Configuration parameter DisableHousekeeping will not be supported. Housekeeper related options are moved to Zabbix interface.

Administration->General->Housekeeper

  • The form will be redesigned to contain additional options. Related fields will be grouped in frames similar to the host interface tables.
  • A "Reset" button must be added to reset all form values to defaults.

New design:

 Events and alerts
   Enable housekeeping [X]
   Keep trigger data for (in days) [NNNNN]   # next four parameters enabled if previous parameter is checked; min/max = 1/99999
   Keep internal data for (in days) [NNNNN]
   Keep network discovery data for (in days) [NNNNN]
   Keep auto-registration data for (in days) [NNNNN]
      
 IT services
   Enable housekeeping [X]
   Keep data for (in days) [NNNNN]   # enabled if previous parameter is checked; min/max = 1/99999
      
 Audit
   Enable housekeeping [X]
   Keep data for (in days) [NNNNN]   # enabled if previous parameter is checked; min/max = 1/99999
      
 User sessions
   Enable housekeeping [X]
   Keep data for (in days) [NNNNN]   # enabled if previous parameter is checked; min/max = 1/99999
      
 History
   Enable housekeeping [X]
   Override item history period [X]    # enabled if previous parameter is checked
   Keep data for (in days) [NNNNN]     # enabled if previous two parameters are checked and enabled; min/max = 0/99999
      
 Trends
   Enable housekeeping [X]
   Override item trends period [X]    # enabled if previous parameter is checked
   Keep data for (in days) [NNNNN]    # enabled if previous two parameters are checked and enabled; min/max = 0/99999

The following field labels should be used in validation and audit messages:

  • Keep trigger event and alert data for (in days)
  • Keep internal event and alert data for (in days)
  • Keep network discovery event and alert data for (in days)
  • Keep auto-registration event and alert data for (in days)
  • Keep IT service data for (in days)
  • Keep audit data for (in days)
  • Keep user session data for (in days)
  • Keep history data for (in days)
  • Keep trend data for (in days)

Configuration -> Hosts -> Item configuration form

In case if history or trends are overwritten or disabled on system level, a warning message should be displayed:

 Keep history (in days) Overridden by global housekeeper settings (#### day/days). # in normal text color
 Keep trends (in days) Overridden by global housekeeper settings (#### day/days).  # in normal text color

The "global housekeeper settings" is a link to Administration -> General -> Housekeeper.

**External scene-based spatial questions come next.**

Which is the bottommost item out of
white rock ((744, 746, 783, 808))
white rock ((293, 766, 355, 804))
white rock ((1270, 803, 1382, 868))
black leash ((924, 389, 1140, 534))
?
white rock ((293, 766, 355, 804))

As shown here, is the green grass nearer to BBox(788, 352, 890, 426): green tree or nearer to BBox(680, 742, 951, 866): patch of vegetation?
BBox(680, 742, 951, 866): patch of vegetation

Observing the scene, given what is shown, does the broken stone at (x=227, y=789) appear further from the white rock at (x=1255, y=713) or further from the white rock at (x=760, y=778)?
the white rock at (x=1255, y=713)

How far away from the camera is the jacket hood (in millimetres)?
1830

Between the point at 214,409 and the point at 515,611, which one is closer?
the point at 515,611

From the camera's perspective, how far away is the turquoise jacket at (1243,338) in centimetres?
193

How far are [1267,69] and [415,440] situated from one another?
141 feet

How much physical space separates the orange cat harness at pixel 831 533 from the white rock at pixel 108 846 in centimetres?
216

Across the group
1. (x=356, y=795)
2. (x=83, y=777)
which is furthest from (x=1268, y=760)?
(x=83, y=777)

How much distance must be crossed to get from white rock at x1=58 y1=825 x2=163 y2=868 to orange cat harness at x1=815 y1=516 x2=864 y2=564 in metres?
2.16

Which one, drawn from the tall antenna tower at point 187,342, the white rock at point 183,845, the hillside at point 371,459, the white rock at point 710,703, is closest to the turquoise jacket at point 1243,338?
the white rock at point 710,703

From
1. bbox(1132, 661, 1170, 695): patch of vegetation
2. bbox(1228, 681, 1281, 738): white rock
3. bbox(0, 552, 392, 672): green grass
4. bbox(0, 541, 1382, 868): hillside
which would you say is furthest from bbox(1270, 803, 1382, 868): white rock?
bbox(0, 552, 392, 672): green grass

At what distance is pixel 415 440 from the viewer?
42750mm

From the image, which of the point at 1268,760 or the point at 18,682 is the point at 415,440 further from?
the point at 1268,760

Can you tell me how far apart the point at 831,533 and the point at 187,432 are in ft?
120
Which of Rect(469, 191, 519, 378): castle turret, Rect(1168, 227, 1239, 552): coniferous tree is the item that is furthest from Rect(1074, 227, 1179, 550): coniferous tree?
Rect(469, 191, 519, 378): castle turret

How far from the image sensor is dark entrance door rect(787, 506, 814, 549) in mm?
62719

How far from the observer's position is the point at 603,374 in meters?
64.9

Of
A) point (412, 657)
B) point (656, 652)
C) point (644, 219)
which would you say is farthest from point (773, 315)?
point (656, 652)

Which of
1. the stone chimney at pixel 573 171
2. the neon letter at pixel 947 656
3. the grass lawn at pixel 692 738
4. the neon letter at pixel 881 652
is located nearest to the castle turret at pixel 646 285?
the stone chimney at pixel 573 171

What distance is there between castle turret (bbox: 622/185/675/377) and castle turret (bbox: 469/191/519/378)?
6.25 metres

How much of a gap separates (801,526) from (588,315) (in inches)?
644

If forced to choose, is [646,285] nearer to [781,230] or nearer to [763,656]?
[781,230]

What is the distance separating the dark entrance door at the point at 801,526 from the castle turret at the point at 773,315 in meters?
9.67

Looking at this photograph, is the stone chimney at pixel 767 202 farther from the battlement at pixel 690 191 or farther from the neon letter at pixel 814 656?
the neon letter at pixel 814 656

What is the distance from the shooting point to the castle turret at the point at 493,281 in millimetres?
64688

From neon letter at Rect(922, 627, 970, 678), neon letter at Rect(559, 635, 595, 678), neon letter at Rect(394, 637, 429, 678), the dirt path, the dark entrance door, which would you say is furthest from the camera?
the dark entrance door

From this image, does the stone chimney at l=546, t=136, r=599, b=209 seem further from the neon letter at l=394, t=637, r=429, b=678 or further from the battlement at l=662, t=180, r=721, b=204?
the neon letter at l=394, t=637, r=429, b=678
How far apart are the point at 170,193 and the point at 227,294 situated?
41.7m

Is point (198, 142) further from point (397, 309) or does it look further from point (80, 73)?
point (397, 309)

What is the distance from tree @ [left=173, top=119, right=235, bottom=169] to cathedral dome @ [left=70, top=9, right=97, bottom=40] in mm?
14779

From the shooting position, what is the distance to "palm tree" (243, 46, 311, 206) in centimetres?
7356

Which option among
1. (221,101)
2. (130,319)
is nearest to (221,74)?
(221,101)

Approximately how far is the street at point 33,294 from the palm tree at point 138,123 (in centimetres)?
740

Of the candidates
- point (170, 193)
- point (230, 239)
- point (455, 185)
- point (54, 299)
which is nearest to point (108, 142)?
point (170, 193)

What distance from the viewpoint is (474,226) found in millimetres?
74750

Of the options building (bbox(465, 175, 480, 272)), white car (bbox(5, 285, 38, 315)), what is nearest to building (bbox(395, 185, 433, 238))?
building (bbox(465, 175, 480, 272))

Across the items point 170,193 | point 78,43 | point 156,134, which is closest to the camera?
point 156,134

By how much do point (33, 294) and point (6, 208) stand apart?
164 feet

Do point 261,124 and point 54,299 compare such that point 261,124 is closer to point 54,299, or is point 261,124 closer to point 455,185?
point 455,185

The warning is only displayed for items on hosts.

Graphs

The logic around the existing ZBX_HISTORY_DATA_UPKEEP constant should remain as is.

Server side changes

Configuration parameters

Support of configuration parameter DisableHousekeeping will be removed.

Performance improvements

When housekeeper process is executed for the first time, the following or similar structure will be created in memory:

 itemid, valuetype, minclock
 where valuetype is one of ITEM_VALUE_TYPE_FLOAT, ITEM_VALUE_TYPE_STR, ITEM_VALUE_TYPE_LOG,
                           ITEM_VALUE_TYPE_UINT64, ITEM_VALUE_TYPE_TEXT
 minclock is a minimum timestamp stored in corresponding historical (history_<valuetype>, trends_*) table)

It should probably be sorted by valuetype+itemid.

If there is historical information in table with different valuetype, the structure will contain several records with the same itemid.

In case if valuetype is changed in table 'items', Zabbix will update the structure accordingly.

On second and following runs housekeeper will not execute SQL 'select' statements to get minclock, it will use information from the structure instead.

Minclock will be updated to the timestamp of the removed time period - 1 regardless of existence of actual data in the historical table.

Housekeeper will remove information from one historical table for all item IDs (sorted by itemid for better performance on DB side), then from another and so on. It should greatly improve efficiency of cache use of the DB server.

Removal of events and alerts

Events should be removed before alerts as it is now.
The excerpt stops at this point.